AUFGABE 1
Nenne die drei Dinge, durch die laut dem Text zum EGW-Leitbild etwas auf diese Erde kommt.
AUFGABE 2
Fasse im Text zum EGW-Leitbild den Absatz, der mit „Das neue Leitbild des Evangelischen Gemeinschaftswerks ist am 3. September“ beginnt, als kurze Liste zusammen.
AUFGABE 3
Welches Geschenk bringt die schreibende Person laut dem Text zum EGW-Leitbild in die EGW-Bezirke mit?

TEXT
──────────

Das neue Leitbild des EGW erscheint modern und blumig. Es formuliert vom Inhalt her neu die Sehnsucht nach Erneuerung und Ausdehnung. Was hat es mit diesem wachsenden Saatkorn auf sich?
Ich war bereits in einigen EGW-Bezirken unterwegs, als Bezirksgötti, um das neue Leitbild vorzustellen. Und brachte jeweils ein Geschenk mit: ein Glas Dijon-Senf. Diese Geste soll an das Bild erinnern, welches dem Leitbild zugrunde liegt.
Vielleicht war es ein Kindheitserlebnis von Jesus. Im Gemüsegarten seiner Mutter Maria in Nazareth sah Jesus die verschiedenen Gemüse und Sträucher. Und da war diese Senfkornstaude. Von winzig kleinen Senfsaatkörnern wuchs der Strauch. Maria liess nach der Ernte die Staude stehen und riss sie nicht aus. Da kamen sogar Vögel und nisteten darin. Vielleicht sah Jesus das alles mit seinen eigenen Augen als Kind. Das wurde zu seiner Vision des Reiches Gottes. Vielleicht – wir wissen es nicht.
Wir leben dafür, dass dort, wo wir sind, Gottes Reich sichtbar und erlebbar wird.
Das neue Leitbild des Evangelischen Gemeinschaftswerks ist am 3. September an der EGW Jahreskonferenz feierlich mit Gebeten eingesetzt worden. Der Text entstand in Zusammenarbeit mit Pfarrpersonen und Bezirksverantwortlichen. Als es in der EGW-Leitung darum ging, den Text zu illustrieren, entschieden wir uns für dieses Reich-Gottes-Gleichnis des Senfkorns.
Unsichtbares wird sichtbar
Wir leben dafür, dass dort, wo wir sind, Gottes Reich sichtbar und erlebbar wird. Sichtbar werden heisst nicht, dass wir nur das glauben, was wir sehen. Sondern sichtbar werden heisst, dass wir auf das Unsichtbare schauen, damit es durch uns auf die Erde kommt. Wenn etwas auf diese Erde kommt, durch unser Denken, unser Fühlen und unser Handeln, dann wird es sichtbar. Es wird bereits dort sichtbar, wenn wir es betend und hörend wahrzunehmen beginnen.
«Das Reich der Himmel gleicht einem Senfkorn, das ein Mensch nahm und auf seinen Acker säte. Dieses ist zwar von allen Samenkörnern das kleinste; wenn es aber wächst, so wird es grösser als die Gartengewächse und wird ein Baum, sodass die Vögel des Himmels kommen und in seinen Zweigen nisten.»
Matthäus 13,31-32
Es wird sichtbar, wenn du es in deinem Herzen glaubst und mit deinem Munde bekennst. Denn Gott sieht dein Herz, Gott sieht ins Unsichtbare. Und weil es in deinem Herzen Raum findet, ist es für Gott sichtbar. Und es wird sichtbar werden, auch für dein Umfeld. Das Reich Gottes ist verborgen – ja – in diesem Senfsamen komprimiert, aber es soll sichtbar werden. So ist auch Sichtbares manchmal unsichtbar.

──────────

Fragen zur Geometrie der Szene:

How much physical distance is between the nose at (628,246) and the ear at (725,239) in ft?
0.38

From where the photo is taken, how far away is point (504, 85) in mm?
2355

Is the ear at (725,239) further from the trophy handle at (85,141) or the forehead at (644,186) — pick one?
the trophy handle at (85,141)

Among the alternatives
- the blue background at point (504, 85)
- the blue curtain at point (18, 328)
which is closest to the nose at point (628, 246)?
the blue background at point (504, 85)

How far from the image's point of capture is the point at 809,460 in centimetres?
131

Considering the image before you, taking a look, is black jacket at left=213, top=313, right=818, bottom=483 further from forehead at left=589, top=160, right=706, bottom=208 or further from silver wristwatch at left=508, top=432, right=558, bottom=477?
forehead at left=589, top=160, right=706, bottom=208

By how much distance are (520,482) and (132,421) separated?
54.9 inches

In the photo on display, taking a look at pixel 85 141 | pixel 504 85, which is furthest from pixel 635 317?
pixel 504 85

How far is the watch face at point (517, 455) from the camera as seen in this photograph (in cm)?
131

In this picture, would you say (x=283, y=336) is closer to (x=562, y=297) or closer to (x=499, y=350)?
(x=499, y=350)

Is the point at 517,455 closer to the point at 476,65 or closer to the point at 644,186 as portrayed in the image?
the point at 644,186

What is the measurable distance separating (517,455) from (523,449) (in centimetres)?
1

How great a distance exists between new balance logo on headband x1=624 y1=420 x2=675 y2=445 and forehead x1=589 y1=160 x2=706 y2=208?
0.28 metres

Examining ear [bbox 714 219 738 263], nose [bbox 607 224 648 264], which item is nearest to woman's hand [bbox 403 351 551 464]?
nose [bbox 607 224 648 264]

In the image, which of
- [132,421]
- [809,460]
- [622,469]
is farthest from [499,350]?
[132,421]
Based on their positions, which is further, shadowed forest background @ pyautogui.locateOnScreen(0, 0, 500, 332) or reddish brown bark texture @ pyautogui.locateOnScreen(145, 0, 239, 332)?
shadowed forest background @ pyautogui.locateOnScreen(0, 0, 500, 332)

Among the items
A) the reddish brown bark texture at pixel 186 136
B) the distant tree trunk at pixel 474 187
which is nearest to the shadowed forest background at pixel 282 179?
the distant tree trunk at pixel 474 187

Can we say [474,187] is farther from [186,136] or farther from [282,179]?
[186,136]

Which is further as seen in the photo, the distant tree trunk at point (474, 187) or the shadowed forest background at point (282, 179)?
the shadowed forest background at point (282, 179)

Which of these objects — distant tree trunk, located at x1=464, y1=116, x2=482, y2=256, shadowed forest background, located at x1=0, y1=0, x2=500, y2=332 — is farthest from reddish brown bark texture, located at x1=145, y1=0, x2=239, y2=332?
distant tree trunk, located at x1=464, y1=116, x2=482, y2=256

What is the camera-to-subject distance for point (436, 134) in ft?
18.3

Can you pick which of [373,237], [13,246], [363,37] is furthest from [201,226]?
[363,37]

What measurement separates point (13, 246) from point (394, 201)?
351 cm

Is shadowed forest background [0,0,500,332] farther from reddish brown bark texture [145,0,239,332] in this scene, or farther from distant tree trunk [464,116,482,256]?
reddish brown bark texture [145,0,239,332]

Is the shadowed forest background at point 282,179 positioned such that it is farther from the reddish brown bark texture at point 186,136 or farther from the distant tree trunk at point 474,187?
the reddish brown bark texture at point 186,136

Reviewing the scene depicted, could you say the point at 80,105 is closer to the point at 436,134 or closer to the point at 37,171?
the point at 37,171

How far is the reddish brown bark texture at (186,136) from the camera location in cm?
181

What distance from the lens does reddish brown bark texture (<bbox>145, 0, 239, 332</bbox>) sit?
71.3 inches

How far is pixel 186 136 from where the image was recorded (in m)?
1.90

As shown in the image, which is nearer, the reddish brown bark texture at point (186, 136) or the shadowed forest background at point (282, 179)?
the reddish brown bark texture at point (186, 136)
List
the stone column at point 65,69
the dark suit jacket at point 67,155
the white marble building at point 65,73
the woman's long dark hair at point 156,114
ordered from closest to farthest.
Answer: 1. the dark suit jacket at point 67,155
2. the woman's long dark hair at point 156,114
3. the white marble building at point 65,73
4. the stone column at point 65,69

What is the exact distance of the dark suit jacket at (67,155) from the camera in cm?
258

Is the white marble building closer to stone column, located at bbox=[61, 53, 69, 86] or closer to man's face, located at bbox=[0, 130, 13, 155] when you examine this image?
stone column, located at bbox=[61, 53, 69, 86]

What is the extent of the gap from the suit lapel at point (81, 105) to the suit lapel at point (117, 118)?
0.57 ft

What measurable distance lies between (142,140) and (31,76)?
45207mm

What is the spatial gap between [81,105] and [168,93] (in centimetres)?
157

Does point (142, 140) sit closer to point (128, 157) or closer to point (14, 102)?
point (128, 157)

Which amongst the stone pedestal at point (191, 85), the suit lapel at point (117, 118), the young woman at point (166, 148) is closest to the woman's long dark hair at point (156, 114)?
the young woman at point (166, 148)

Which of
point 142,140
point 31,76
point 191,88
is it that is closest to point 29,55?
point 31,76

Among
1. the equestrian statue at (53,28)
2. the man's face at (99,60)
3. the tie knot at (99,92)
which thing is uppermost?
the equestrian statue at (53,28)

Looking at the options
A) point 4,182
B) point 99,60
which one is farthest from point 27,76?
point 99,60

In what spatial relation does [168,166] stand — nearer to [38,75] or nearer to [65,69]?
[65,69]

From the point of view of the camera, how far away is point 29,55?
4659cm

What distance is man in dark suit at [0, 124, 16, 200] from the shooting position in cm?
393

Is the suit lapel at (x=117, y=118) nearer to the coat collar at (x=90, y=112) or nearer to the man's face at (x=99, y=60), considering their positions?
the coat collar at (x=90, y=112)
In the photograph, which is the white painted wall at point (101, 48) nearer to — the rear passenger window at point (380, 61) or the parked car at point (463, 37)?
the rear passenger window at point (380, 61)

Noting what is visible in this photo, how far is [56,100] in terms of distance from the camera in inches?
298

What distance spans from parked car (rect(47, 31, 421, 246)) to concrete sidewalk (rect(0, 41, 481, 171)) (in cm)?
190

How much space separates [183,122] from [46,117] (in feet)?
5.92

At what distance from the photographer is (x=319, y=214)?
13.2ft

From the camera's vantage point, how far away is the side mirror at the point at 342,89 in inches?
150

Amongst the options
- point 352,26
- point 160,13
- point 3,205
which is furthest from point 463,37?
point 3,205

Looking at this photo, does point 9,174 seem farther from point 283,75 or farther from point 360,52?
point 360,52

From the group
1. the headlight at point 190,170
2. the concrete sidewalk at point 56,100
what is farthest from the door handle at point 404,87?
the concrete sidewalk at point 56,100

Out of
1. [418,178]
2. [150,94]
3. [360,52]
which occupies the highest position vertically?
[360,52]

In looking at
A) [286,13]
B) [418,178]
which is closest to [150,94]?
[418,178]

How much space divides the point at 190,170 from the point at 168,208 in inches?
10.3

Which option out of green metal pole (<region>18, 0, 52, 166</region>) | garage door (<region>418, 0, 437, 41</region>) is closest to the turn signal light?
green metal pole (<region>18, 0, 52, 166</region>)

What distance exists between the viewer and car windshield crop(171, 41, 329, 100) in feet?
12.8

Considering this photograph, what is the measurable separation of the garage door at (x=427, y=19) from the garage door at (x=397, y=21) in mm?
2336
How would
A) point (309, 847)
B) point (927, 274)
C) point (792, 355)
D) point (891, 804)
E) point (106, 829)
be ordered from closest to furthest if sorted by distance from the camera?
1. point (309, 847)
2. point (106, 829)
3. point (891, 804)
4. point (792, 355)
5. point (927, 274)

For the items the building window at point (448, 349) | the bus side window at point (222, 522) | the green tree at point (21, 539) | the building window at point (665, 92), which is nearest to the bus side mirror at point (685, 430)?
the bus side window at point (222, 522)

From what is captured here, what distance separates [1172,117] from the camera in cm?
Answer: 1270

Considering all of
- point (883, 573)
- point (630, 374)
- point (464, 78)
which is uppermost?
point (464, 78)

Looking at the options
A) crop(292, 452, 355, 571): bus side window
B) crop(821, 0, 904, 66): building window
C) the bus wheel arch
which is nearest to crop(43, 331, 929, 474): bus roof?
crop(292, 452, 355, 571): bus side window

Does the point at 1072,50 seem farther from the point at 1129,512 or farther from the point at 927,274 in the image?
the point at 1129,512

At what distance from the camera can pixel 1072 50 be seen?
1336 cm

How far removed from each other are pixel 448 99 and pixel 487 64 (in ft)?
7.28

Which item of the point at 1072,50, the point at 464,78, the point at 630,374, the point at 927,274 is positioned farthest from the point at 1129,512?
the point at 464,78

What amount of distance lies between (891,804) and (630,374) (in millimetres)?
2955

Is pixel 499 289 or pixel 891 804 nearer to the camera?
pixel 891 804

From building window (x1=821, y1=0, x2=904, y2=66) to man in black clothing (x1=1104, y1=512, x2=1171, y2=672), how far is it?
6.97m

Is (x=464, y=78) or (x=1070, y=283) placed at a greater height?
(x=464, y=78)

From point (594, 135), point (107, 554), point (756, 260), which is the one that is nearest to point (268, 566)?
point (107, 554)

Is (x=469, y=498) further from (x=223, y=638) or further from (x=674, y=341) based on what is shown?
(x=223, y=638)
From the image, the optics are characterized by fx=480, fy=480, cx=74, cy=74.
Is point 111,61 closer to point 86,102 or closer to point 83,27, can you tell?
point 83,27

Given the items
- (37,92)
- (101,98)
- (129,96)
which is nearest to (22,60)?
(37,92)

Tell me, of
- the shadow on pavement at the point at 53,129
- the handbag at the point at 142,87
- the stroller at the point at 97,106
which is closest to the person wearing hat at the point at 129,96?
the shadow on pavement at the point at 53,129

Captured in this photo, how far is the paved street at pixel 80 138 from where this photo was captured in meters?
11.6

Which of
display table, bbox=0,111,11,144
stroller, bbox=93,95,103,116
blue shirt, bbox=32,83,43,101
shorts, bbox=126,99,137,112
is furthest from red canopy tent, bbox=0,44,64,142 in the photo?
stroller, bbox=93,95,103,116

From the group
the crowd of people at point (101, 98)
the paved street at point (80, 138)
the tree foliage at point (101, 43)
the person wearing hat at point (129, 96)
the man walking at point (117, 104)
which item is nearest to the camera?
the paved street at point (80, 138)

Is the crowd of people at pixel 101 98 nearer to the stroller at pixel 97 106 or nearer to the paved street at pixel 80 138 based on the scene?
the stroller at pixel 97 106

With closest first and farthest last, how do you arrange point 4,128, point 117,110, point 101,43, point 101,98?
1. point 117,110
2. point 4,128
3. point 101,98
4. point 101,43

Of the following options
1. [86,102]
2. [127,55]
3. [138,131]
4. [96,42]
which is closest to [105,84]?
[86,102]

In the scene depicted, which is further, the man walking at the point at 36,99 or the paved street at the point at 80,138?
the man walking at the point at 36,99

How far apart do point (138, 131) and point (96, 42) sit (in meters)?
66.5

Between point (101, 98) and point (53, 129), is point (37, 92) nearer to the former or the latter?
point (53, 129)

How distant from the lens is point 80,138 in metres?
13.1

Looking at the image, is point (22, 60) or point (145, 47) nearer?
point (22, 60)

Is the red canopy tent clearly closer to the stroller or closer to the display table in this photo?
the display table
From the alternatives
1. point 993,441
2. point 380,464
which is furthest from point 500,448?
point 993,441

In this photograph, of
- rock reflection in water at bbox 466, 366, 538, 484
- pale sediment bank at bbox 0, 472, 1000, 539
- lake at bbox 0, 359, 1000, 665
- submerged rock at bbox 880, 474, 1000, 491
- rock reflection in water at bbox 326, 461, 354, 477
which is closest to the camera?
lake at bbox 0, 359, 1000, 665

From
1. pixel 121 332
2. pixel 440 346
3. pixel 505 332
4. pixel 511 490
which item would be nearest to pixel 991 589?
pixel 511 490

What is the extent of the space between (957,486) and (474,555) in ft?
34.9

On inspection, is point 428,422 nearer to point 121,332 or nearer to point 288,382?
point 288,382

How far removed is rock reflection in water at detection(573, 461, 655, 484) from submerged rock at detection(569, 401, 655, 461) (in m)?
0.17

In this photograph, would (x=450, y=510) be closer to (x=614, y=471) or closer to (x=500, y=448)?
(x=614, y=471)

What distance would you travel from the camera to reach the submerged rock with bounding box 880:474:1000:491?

──────────

LÖSUNG 1
Unser Denken, unser Fühlen und unser Handeln.

LÖSUNG 2
- Das neue Leitbild des Evangelischen Gemeinschaftswerks wurde am 3. September an der EGW-Jahreskonferenz feierlich mit Gebeten eingesetzt.
- Der Text entstand in Zusammenarbeit mit Pfarrpersonen und Bezirksverantwortlichen.
- Zur Illustration wählte die EGW-Leitung das Reich-Gottes-Gleichnis vom Senfkorn.

LÖSUNG 3
Ein Glas Dijon-Senf.